Problem details:
In the birthday passage, why did the writer leave with a bandage on each arm after going to give blood? Please answer briefly.

Passage for review:
>>>

I get really upset by a birthday where I go to give blood and I leave with a bandage on each arm because veins were hard to come by, but a needle now and then is nothing compared to what once was.

After twenty years of needles for a lot of blood tests, there’s scar tissue in both arms and I didn’t drink enough before going in. It’s not the nurse’s fault. I was distracted, but it didn’t hurt, not by this point.

I then decided, since I was already in the building, to stop in at an adjoining medical office, which just so happens to be my dentist’s office, to make an appointment for a routine teeth cleaning. I’m long overdue. The only thing more celebratory than making a dentist appointment on one’s birthday will be the romance of a Valentine’s Day oral checkup, right?

I wished for something rather odd this year. It’s not the first thing I’d think of when blowing out candles, but I did wish that, if I were going to get one of my common colds, thanks to my somewhat lowered immune system, I’d rather get it on my birthday than having had it occur at any point while I was in Mexico.

It’s seemed, on the eve of my birthday, that I had gotten my wish.

And now, am I upset that I have a sore throat and other symptoms ongoing on my birthday, with a lively family triple celebration still to come tomorrow? It’s not so nice, but my week in Mexico was all pretty nearly perfect, so I am okay with it really.

<<<

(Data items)
>>>

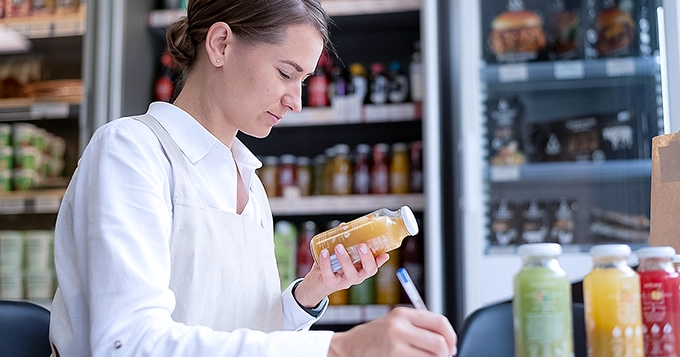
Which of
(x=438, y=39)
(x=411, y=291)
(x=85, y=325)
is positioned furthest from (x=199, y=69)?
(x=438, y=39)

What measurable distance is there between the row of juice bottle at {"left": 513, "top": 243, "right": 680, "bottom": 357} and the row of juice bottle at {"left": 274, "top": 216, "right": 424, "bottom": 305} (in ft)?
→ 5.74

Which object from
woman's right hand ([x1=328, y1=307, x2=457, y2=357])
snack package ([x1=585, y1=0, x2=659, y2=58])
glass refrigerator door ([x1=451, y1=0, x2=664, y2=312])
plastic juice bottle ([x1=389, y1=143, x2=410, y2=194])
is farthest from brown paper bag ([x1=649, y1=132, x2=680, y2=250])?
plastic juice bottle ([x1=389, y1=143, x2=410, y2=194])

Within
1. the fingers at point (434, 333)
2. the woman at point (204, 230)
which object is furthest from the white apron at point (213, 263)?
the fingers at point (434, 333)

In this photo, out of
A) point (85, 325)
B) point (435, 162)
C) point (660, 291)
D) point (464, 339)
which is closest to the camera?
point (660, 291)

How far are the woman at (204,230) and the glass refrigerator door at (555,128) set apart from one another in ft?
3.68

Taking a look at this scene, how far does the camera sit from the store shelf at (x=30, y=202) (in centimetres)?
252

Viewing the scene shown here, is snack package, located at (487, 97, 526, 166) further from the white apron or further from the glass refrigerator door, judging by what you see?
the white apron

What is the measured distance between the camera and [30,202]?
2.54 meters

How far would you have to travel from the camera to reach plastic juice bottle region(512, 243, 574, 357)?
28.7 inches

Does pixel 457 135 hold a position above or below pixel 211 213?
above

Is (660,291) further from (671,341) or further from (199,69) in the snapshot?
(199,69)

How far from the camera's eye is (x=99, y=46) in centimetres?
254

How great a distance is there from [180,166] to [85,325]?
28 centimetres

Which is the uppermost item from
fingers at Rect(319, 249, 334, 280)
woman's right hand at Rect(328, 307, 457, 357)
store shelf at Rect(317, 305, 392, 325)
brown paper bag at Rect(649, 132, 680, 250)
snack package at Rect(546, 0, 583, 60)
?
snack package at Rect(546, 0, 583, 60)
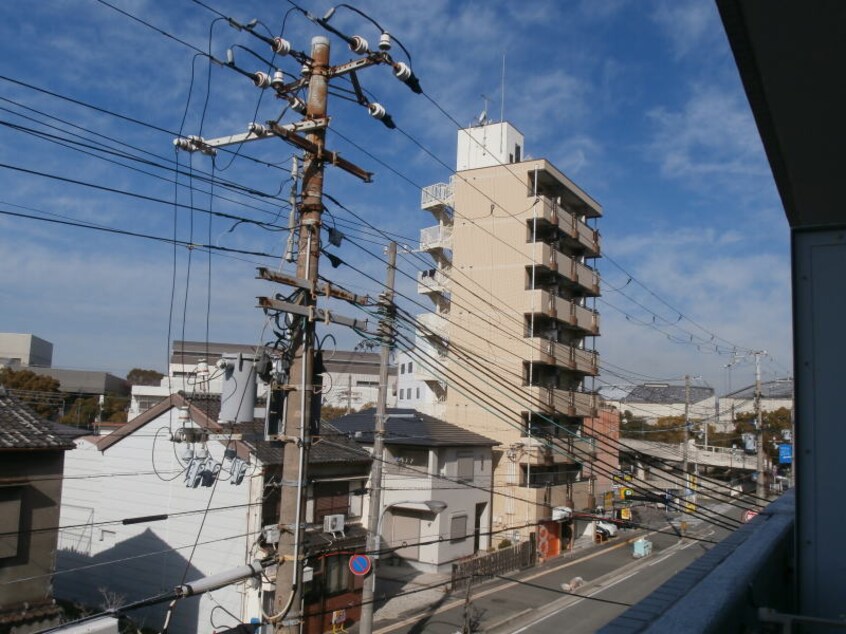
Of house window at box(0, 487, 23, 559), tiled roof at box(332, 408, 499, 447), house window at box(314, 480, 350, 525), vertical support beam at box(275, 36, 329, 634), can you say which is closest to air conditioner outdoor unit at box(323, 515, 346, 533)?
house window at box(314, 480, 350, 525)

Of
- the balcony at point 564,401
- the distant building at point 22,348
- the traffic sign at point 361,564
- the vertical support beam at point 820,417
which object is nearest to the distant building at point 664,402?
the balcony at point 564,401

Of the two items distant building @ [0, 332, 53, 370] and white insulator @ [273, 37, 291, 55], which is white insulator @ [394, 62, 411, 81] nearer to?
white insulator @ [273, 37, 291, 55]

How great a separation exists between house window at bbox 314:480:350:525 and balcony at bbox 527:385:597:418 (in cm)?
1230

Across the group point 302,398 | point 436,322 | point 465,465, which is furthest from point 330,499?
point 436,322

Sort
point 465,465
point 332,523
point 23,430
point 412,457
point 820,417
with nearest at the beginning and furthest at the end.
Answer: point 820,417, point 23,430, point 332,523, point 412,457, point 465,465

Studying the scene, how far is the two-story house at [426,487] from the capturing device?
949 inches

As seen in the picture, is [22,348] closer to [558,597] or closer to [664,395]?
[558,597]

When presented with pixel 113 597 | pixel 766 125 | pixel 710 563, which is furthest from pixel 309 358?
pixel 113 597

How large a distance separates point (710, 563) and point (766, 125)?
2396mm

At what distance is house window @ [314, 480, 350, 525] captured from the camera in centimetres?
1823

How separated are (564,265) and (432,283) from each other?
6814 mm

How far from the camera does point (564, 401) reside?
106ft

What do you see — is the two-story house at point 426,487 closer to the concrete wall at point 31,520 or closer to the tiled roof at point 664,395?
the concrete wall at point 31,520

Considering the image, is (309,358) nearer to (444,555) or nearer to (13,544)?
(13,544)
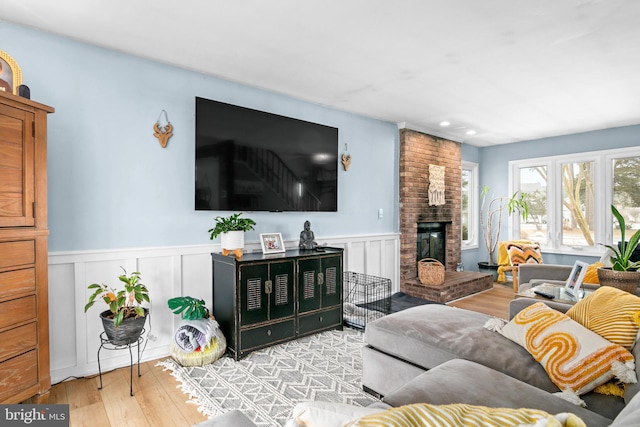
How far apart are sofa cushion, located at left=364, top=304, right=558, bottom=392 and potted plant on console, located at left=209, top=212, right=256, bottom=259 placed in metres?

<<<

Exercise solution:
Veins were hard to come by.